> _Exercises to complete_:
[1] Answer these questions using the blog excerpt about comics and web browsers, one line each:
(a) What was the final price tag on the Netscape Basics CD?
(b) To what month was the release of The Flash Companion pushed back?
(c) In what month will the final security updates for Netscape 9 go out?
[2] Pick up the blog excerpt about comics and web browsers after its final sentence, and extend the post on the end of Netscape by a few more sentences.

> _Excerpt to read_:

--- BEGIN ---

The Flash Companion
Monday, December 31st, 2007 Posted in Comics | No Comments »
I just turned in final drafts for the last of three articles I’m contributing to TwoMorrows’ upcoming book, The Flash Companion by Keith Dallas.
The book covers the entire history of the Flash, from Jay Garrick through Barry Allen, Wally West, and Bart Allen. It’s full of articles, artwork, and interviews with writers, artists, with a cover by Don Kramer and Moose Baumann. My articles are part of the Rogues Gallery section.
The Flash Companion is due in June July* 2008, and is already available for pre-order on Amazon.
Also worth checking out: some interesting tidbits on a related Comic Bloc forum thread. [Edit] Sadly, these were lost when the board crashed in May 2008 and had to restore from a 7-month-old backup.
Now, off to celebrate. Happy new year, everyone!
*Update: (January 10) – I’ve just been informed that the release date has been pushed back to July.
Behind the Times
Friday, December 28th, 2007 Posted in Browsers, Opera | 1 Comment »I’ve been meaning to post these photos for a while now, but with the discussion on Netscape’s impending doom, I should post them now.
Back in February, I was wandering the aisles at Micro Center and noticed a couple of odd software titles on the shelf:
- Netscape Basics, a jewel-cased CD-ROM which contained Netscape Communicator 4.5 and boasted compatibility with Windows 95 and Windows 98.
- Opera for Windows, a boxed copy of I forget-which-version, but judging by the “New! Voice Enabled!” badge, it’s probably 8.0.
Keep in mind that this was February 2007. So that was an 8-year old Netscape box, and a 2-year-old Opera box. Netscape had been free for 9 years, and Opera had been free for 1½ years.
Someone had sensibly marked the Netscape CD down repeatedly, ending with a price tag of $0.42. I was half-tempted to buy it just to prove that I’d found it, but decided taking a picture would be better, since it wouldn’t clutter up my desk. Incredibly, no one had thought to mark down the Opera box. They were still asking $39.99 for it.
Did I mention pictures?
Farewell, Netscape!
Friday, December 28th, 2007 Posted in Browsers | 1 Comment »
It’s been a long time coming, but AOL has officially decided to shut down the Netscape web browser. The final security updates for Netscape 9 will go out in February, and then that’s it.

--- END ---

> _Recorded data_:
--- BEGIN ---

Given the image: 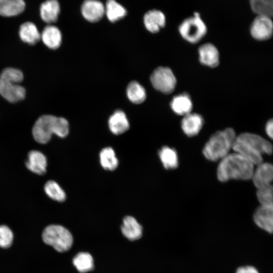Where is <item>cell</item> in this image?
<instances>
[{"label":"cell","mask_w":273,"mask_h":273,"mask_svg":"<svg viewBox=\"0 0 273 273\" xmlns=\"http://www.w3.org/2000/svg\"><path fill=\"white\" fill-rule=\"evenodd\" d=\"M232 149L256 166L263 162L264 154L272 153V146L259 135L244 132L237 135Z\"/></svg>","instance_id":"6da1fadb"},{"label":"cell","mask_w":273,"mask_h":273,"mask_svg":"<svg viewBox=\"0 0 273 273\" xmlns=\"http://www.w3.org/2000/svg\"><path fill=\"white\" fill-rule=\"evenodd\" d=\"M254 169V164L234 152L220 160L217 168V177L221 182L231 179L248 180L251 178Z\"/></svg>","instance_id":"7a4b0ae2"},{"label":"cell","mask_w":273,"mask_h":273,"mask_svg":"<svg viewBox=\"0 0 273 273\" xmlns=\"http://www.w3.org/2000/svg\"><path fill=\"white\" fill-rule=\"evenodd\" d=\"M69 131V123L66 119L51 115H44L35 122L32 128V135L37 142L46 144L51 140L53 134L60 138H65L68 134Z\"/></svg>","instance_id":"3957f363"},{"label":"cell","mask_w":273,"mask_h":273,"mask_svg":"<svg viewBox=\"0 0 273 273\" xmlns=\"http://www.w3.org/2000/svg\"><path fill=\"white\" fill-rule=\"evenodd\" d=\"M236 136L235 131L230 127L215 132L205 144L203 155L211 161L220 160L233 149Z\"/></svg>","instance_id":"277c9868"},{"label":"cell","mask_w":273,"mask_h":273,"mask_svg":"<svg viewBox=\"0 0 273 273\" xmlns=\"http://www.w3.org/2000/svg\"><path fill=\"white\" fill-rule=\"evenodd\" d=\"M23 79L21 70L14 68H7L0 75V94L8 101L15 103L23 100L26 91L19 83Z\"/></svg>","instance_id":"5b68a950"},{"label":"cell","mask_w":273,"mask_h":273,"mask_svg":"<svg viewBox=\"0 0 273 273\" xmlns=\"http://www.w3.org/2000/svg\"><path fill=\"white\" fill-rule=\"evenodd\" d=\"M43 242L58 252L68 250L73 244V238L70 232L60 225H50L43 230L42 234Z\"/></svg>","instance_id":"8992f818"},{"label":"cell","mask_w":273,"mask_h":273,"mask_svg":"<svg viewBox=\"0 0 273 273\" xmlns=\"http://www.w3.org/2000/svg\"><path fill=\"white\" fill-rule=\"evenodd\" d=\"M181 37L189 42L197 43L205 35L207 27L200 14L196 12L193 16L185 19L178 27Z\"/></svg>","instance_id":"52a82bcc"},{"label":"cell","mask_w":273,"mask_h":273,"mask_svg":"<svg viewBox=\"0 0 273 273\" xmlns=\"http://www.w3.org/2000/svg\"><path fill=\"white\" fill-rule=\"evenodd\" d=\"M150 80L153 87L164 94L171 93L175 88L176 79L168 67H159L152 73Z\"/></svg>","instance_id":"ba28073f"},{"label":"cell","mask_w":273,"mask_h":273,"mask_svg":"<svg viewBox=\"0 0 273 273\" xmlns=\"http://www.w3.org/2000/svg\"><path fill=\"white\" fill-rule=\"evenodd\" d=\"M273 24L271 17L266 15H257L250 26L252 36L258 40L269 39L272 34Z\"/></svg>","instance_id":"9c48e42d"},{"label":"cell","mask_w":273,"mask_h":273,"mask_svg":"<svg viewBox=\"0 0 273 273\" xmlns=\"http://www.w3.org/2000/svg\"><path fill=\"white\" fill-rule=\"evenodd\" d=\"M81 13L87 21L97 22L105 15V5L98 0H85L81 6Z\"/></svg>","instance_id":"30bf717a"},{"label":"cell","mask_w":273,"mask_h":273,"mask_svg":"<svg viewBox=\"0 0 273 273\" xmlns=\"http://www.w3.org/2000/svg\"><path fill=\"white\" fill-rule=\"evenodd\" d=\"M273 206L260 205L253 214L255 224L261 229L271 234L273 230Z\"/></svg>","instance_id":"8fae6325"},{"label":"cell","mask_w":273,"mask_h":273,"mask_svg":"<svg viewBox=\"0 0 273 273\" xmlns=\"http://www.w3.org/2000/svg\"><path fill=\"white\" fill-rule=\"evenodd\" d=\"M254 168L251 178L257 189L271 185L273 178V167L271 163L262 162Z\"/></svg>","instance_id":"7c38bea8"},{"label":"cell","mask_w":273,"mask_h":273,"mask_svg":"<svg viewBox=\"0 0 273 273\" xmlns=\"http://www.w3.org/2000/svg\"><path fill=\"white\" fill-rule=\"evenodd\" d=\"M204 122V119L201 115L191 112L184 116L181 121V128L186 135L192 137L199 133Z\"/></svg>","instance_id":"4fadbf2b"},{"label":"cell","mask_w":273,"mask_h":273,"mask_svg":"<svg viewBox=\"0 0 273 273\" xmlns=\"http://www.w3.org/2000/svg\"><path fill=\"white\" fill-rule=\"evenodd\" d=\"M199 59L203 65L213 68L219 63V54L216 47L211 43L201 45L198 49Z\"/></svg>","instance_id":"5bb4252c"},{"label":"cell","mask_w":273,"mask_h":273,"mask_svg":"<svg viewBox=\"0 0 273 273\" xmlns=\"http://www.w3.org/2000/svg\"><path fill=\"white\" fill-rule=\"evenodd\" d=\"M25 165L31 172L42 175L46 172L47 160L46 156L41 152L32 150L28 154Z\"/></svg>","instance_id":"9a60e30c"},{"label":"cell","mask_w":273,"mask_h":273,"mask_svg":"<svg viewBox=\"0 0 273 273\" xmlns=\"http://www.w3.org/2000/svg\"><path fill=\"white\" fill-rule=\"evenodd\" d=\"M144 23L146 29L151 33H157L165 26L166 18L160 11L152 10L147 12L144 17Z\"/></svg>","instance_id":"2e32d148"},{"label":"cell","mask_w":273,"mask_h":273,"mask_svg":"<svg viewBox=\"0 0 273 273\" xmlns=\"http://www.w3.org/2000/svg\"><path fill=\"white\" fill-rule=\"evenodd\" d=\"M40 16L46 23L56 22L60 12V6L57 0H46L40 7Z\"/></svg>","instance_id":"e0dca14e"},{"label":"cell","mask_w":273,"mask_h":273,"mask_svg":"<svg viewBox=\"0 0 273 273\" xmlns=\"http://www.w3.org/2000/svg\"><path fill=\"white\" fill-rule=\"evenodd\" d=\"M121 230L123 235L130 241L139 239L143 234L142 225L131 216H126L123 218Z\"/></svg>","instance_id":"ac0fdd59"},{"label":"cell","mask_w":273,"mask_h":273,"mask_svg":"<svg viewBox=\"0 0 273 273\" xmlns=\"http://www.w3.org/2000/svg\"><path fill=\"white\" fill-rule=\"evenodd\" d=\"M62 33L59 29L54 25L46 26L40 34V39L49 48L56 50L62 43Z\"/></svg>","instance_id":"d6986e66"},{"label":"cell","mask_w":273,"mask_h":273,"mask_svg":"<svg viewBox=\"0 0 273 273\" xmlns=\"http://www.w3.org/2000/svg\"><path fill=\"white\" fill-rule=\"evenodd\" d=\"M170 107L175 114L184 116L192 112L193 102L191 98L186 93L178 94L172 98Z\"/></svg>","instance_id":"ffe728a7"},{"label":"cell","mask_w":273,"mask_h":273,"mask_svg":"<svg viewBox=\"0 0 273 273\" xmlns=\"http://www.w3.org/2000/svg\"><path fill=\"white\" fill-rule=\"evenodd\" d=\"M108 125L111 132L116 135L123 133L129 128V124L126 116L121 110L115 111L110 117Z\"/></svg>","instance_id":"44dd1931"},{"label":"cell","mask_w":273,"mask_h":273,"mask_svg":"<svg viewBox=\"0 0 273 273\" xmlns=\"http://www.w3.org/2000/svg\"><path fill=\"white\" fill-rule=\"evenodd\" d=\"M19 35L23 42L30 45L35 44L40 39V33L36 25L31 22H26L20 26Z\"/></svg>","instance_id":"7402d4cb"},{"label":"cell","mask_w":273,"mask_h":273,"mask_svg":"<svg viewBox=\"0 0 273 273\" xmlns=\"http://www.w3.org/2000/svg\"><path fill=\"white\" fill-rule=\"evenodd\" d=\"M25 8L24 0H0V15L12 17L19 15Z\"/></svg>","instance_id":"603a6c76"},{"label":"cell","mask_w":273,"mask_h":273,"mask_svg":"<svg viewBox=\"0 0 273 273\" xmlns=\"http://www.w3.org/2000/svg\"><path fill=\"white\" fill-rule=\"evenodd\" d=\"M158 155L163 167L168 170L176 168L178 157L176 151L168 146H163L158 152Z\"/></svg>","instance_id":"cb8c5ba5"},{"label":"cell","mask_w":273,"mask_h":273,"mask_svg":"<svg viewBox=\"0 0 273 273\" xmlns=\"http://www.w3.org/2000/svg\"><path fill=\"white\" fill-rule=\"evenodd\" d=\"M105 14L110 22H115L124 18L127 11L115 0H107L105 5Z\"/></svg>","instance_id":"d4e9b609"},{"label":"cell","mask_w":273,"mask_h":273,"mask_svg":"<svg viewBox=\"0 0 273 273\" xmlns=\"http://www.w3.org/2000/svg\"><path fill=\"white\" fill-rule=\"evenodd\" d=\"M99 157L102 167L107 170H114L118 166V160L114 150L111 147L103 148L100 153Z\"/></svg>","instance_id":"484cf974"},{"label":"cell","mask_w":273,"mask_h":273,"mask_svg":"<svg viewBox=\"0 0 273 273\" xmlns=\"http://www.w3.org/2000/svg\"><path fill=\"white\" fill-rule=\"evenodd\" d=\"M126 93L128 99L134 104H141L146 98L144 87L135 81L129 83L127 87Z\"/></svg>","instance_id":"4316f807"},{"label":"cell","mask_w":273,"mask_h":273,"mask_svg":"<svg viewBox=\"0 0 273 273\" xmlns=\"http://www.w3.org/2000/svg\"><path fill=\"white\" fill-rule=\"evenodd\" d=\"M73 264L78 271L85 273L94 268V260L87 252H80L73 259Z\"/></svg>","instance_id":"83f0119b"},{"label":"cell","mask_w":273,"mask_h":273,"mask_svg":"<svg viewBox=\"0 0 273 273\" xmlns=\"http://www.w3.org/2000/svg\"><path fill=\"white\" fill-rule=\"evenodd\" d=\"M252 10L257 15H272L273 0H249Z\"/></svg>","instance_id":"f1b7e54d"},{"label":"cell","mask_w":273,"mask_h":273,"mask_svg":"<svg viewBox=\"0 0 273 273\" xmlns=\"http://www.w3.org/2000/svg\"><path fill=\"white\" fill-rule=\"evenodd\" d=\"M44 190L46 194L54 200L63 202L66 200V195L64 191L54 180L47 181L44 185Z\"/></svg>","instance_id":"f546056e"},{"label":"cell","mask_w":273,"mask_h":273,"mask_svg":"<svg viewBox=\"0 0 273 273\" xmlns=\"http://www.w3.org/2000/svg\"><path fill=\"white\" fill-rule=\"evenodd\" d=\"M257 197L262 205H272V185L257 189Z\"/></svg>","instance_id":"4dcf8cb0"},{"label":"cell","mask_w":273,"mask_h":273,"mask_svg":"<svg viewBox=\"0 0 273 273\" xmlns=\"http://www.w3.org/2000/svg\"><path fill=\"white\" fill-rule=\"evenodd\" d=\"M13 241V234L11 230L7 225H0V247L9 248Z\"/></svg>","instance_id":"1f68e13d"},{"label":"cell","mask_w":273,"mask_h":273,"mask_svg":"<svg viewBox=\"0 0 273 273\" xmlns=\"http://www.w3.org/2000/svg\"><path fill=\"white\" fill-rule=\"evenodd\" d=\"M236 273H259L254 266L250 265L239 267L236 270Z\"/></svg>","instance_id":"d6a6232c"},{"label":"cell","mask_w":273,"mask_h":273,"mask_svg":"<svg viewBox=\"0 0 273 273\" xmlns=\"http://www.w3.org/2000/svg\"><path fill=\"white\" fill-rule=\"evenodd\" d=\"M265 131L267 135L272 139L273 136V122L272 119L267 122L265 125Z\"/></svg>","instance_id":"836d02e7"}]
</instances>
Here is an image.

--- END ---

> _Outputs for the tasks_:
[1]
(a) $0.42
(b) July
(c) February

[2]
It’s been on life support for a while now, as AOL has tried repeatedly to revive it. After they dismantled the Netscape team in 2003 (just before spinning off the Mozilla Foundation), everyone expected that would be the end, but they came back with a surprise update, Netscape 7.2, the following year. Then they hired an outside company to reinvent it as a mash-up of Firefox and Internet Explorer, producing the Netscape 8 chimera. And just a few months ago, they went back to the well and released the Firefox-based Netscape 9, trying for the Flock model of integration with social networking sites…but only integrating with their own.
So what killed it? Netscape was arguably the pioneer, building on Mosaic’s success to create the first widely-used browser on the fledgling World Wide Web.
- Internet Explorer being pre-installed on every Windows desktop
- The commercial-to-freeware transition. Back in the 1990s, the only business model for giving away a free web browser was to subsidise it with revenue from other products. This led to selling the company to AOL, and opening the source code.
- The missing Netscape 5. IE5 was considerably better than IE4, and arguably better than Netscape 4 in some areas. And Netscape didn’t have a new version to compete, because…
- The transition to open-source took a lot longer than expected, leading to…
- The disastrous Netscape 6. While there’s something to be said for meeting deadlines, Netscape 6 was a prime example of why not to release early. The program just wasn’t ready (Mozilla actually declared the code to be 0.6), and it turned off many users who might otherwise have stuck around a little longer for a stable release.
- Fundamentally, though, AOL never seemed to know what to do with it. Is it a product? An exploitable brand name? A threat to brandish during contract negotiations with Microsoft?
It’s interesting that, as I made this list, I realized that the transition to open source really didn’t help Netscape, the company. But it led to the formation of the Mozilla Foundation and the release of Firefox, one of the most visible open source success stories out there. The company and brand name withered, but the code itself flourished.
Like the demise of IE/Mac, it’s more of a symbolic end than one of substance. In my opinion, the true “heir” so to speak of the early Netscape has been Mozilla, and now Firefox, for quite some time.
Update: Asa Dotzler has a somewhat less nostalgic take on the matter, as well as a link to commentary at TechCrunch. I can’t believe I forgot to mention the crippling/crufting of Netscape 6-7 as compared to Mozilla.
Update 2: More comments at Slashdot. Gee, I wonder who submitted that story?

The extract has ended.